* _Assigned task_: For the word "width", state how many lines of the records include it, with no other text.

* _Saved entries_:
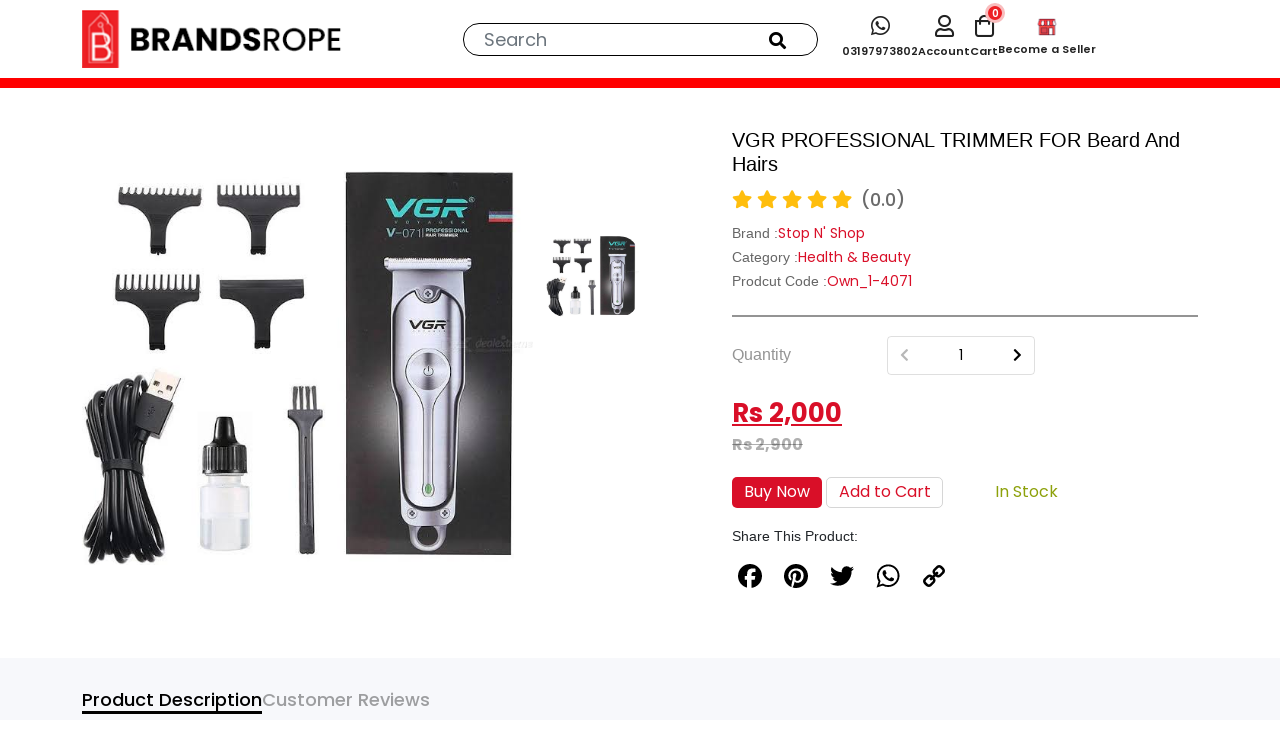

--- FILE ---
content_type: text/css
request_url: https://www.brandsrope.com/assets/css/form-label.css
body_size: 19
content:
.form-m .form-group {
    position: relative;
    margin: 0
}

.form-label {
    position: absolute;
    left: 10px;
    top: 13px;
    color: #999;
    background-color: #fff;
    z-index: 10;
    transition: transform 150ms ease-out, font-size 150ms ease-out;
    margin: 0;
    pointer-events: none;
    padding: 0 4px;
    border-radius: 5px
}

.focused .form-label {
    transform: translateY(-100%);
    font-size: .75em;
    left: 10px
}

.cont-m .form-label {
    left: 10px;
    top: 17px
}

.cont-m .focused .form-label {
    transform: translateY(-125%);
    font-size: .75em;
    left: 14px;
    padding: 0 4px;
    border-radius: 5px
}

.input:focus {
    box-shadow: none
}

@media (max-width:1199px) {
    .form-label {
        top: 11px;
        font-size: 13px
    }
    .banr-f .form-label,
    .index-form .form-label {
        font-size: 12px;
        top: 8px
    }
    .banr-f .focused .form-label,
    .index-form .focused .form-label {
        left: 9px
    }
}

@media (max-width:610px) {
    .form-label {
        left: 14px;
        top: 11px;
        font-size: 14px
    }
    .focused .form-label {
        transform: translateY(-105%)
    }
}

* _Written reply_: 2